Tex-Mex cuisine is as iconic to the Lone Star State as the Alamo, and both can trace their roots back to the heart of Texas, San Antonio. This little town on the edge of the Texas Hill Country played a big role in popularizing Tex-Mex cuisine and making it a distinctive fare that the entire United States enjoys. How traditional food moved across the border and evolved into Tex-Mex is where the Hill Country comes in.

What is Tex-Mex Cuisine?

Fajitas are a staple of Tex-Mex cuisine

Photo: Wikimedia Commons

Though many have gone to Mexican restaurants, almost all of these serve Tex-Mex foods. Unlike traditional Mexican dishes, which use ingredients from the New World, such as corn tortillas, Tex-Mex uses wheat flour and yellow cheese, brought by Europeans. If you eat something covered in gooey, melted cheese, you likely have a Tex-Mex food in front of you. Yes, this includes enchiladas, fajitas, nachos, hard-shell tacos, and chili.

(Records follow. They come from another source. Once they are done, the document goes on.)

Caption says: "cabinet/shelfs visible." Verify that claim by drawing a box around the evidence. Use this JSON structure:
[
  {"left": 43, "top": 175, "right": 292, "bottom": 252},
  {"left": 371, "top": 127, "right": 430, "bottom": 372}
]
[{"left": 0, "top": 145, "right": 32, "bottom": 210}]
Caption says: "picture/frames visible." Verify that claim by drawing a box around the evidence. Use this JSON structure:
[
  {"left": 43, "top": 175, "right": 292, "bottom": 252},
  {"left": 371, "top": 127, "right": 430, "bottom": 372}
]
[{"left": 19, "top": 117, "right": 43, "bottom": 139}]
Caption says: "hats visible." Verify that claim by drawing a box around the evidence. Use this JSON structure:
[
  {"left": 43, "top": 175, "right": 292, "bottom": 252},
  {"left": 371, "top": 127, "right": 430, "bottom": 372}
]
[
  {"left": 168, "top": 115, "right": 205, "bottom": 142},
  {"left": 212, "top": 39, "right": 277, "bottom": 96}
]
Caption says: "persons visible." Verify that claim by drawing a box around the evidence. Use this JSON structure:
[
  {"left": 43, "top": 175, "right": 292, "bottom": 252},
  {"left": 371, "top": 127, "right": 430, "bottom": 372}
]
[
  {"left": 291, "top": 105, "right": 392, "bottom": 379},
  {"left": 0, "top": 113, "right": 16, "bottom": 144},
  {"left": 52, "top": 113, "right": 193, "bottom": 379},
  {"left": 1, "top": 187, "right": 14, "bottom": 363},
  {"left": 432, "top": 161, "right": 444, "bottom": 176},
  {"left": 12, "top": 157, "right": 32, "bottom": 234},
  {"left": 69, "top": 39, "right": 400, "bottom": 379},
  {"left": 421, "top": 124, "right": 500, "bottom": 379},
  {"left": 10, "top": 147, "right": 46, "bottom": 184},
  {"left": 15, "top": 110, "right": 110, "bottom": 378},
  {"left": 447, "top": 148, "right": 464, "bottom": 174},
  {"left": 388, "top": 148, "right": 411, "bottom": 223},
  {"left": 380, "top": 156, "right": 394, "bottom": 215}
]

Where the Name Tex-Mex Originated

Enchiladas with a side of ubiquitous rice and beans are common Tex-Mex cuisine fare

Photo: Wikimedia Commons

Tex-Mex originally referred to a rail line, not to a food. Many railroads abbreviated their names based on the major cities at their ends. So, the Texas Mexican Railway became known as Tex Mex, though without a hyphen. By the 1920s, this term also was used in newspapers to indicate Texans with Mexican ancestry, though now the hyphen became part of the word. In a 1963 article in the New York Times, the word Tex-Mex was first used to refer to the cuisine. And, “The Cuisines of Mexico” by Diane Kennedy in 1972 solidified the distinction between Tex-Mex cuisine and genuine Mexican food.

Where Tex-Mex Cuisine Originated

A Bowl of Red

Photo: Wikimedia Commons

Like many things in Texas history, San Antonio became a place to popularize aspects of Hill Country culture. Though Tex-Mex was the food of the Tejanos for decades, San Antonio was where this cuisine came to the masses. In the 1880s, rail lines brought more people into San Antonio, and the town’s chili queens kept them fed. Not only did they help to spread chili to the rest of the United States they also helped to popularize other Tejano home cooking meals, that almost 80 years later came to be known as Tex-Mex. Tejano home cooking took aspects of traditional Mexican cooking and combined it with American ingredients brought by the trains into Texas. This merging of cultures created the melting pot that is Tex-Mex. The addition of rice and beans to most Tex-Mex combination plates was the brainchild of Otis Farnsworth, who owned San Antonio’s Original Mexican Restaurant. Customers appreciated the value, and soon other Mexican restaurants copied the practice until it became ubiquitous in Tex-Mex cuisine.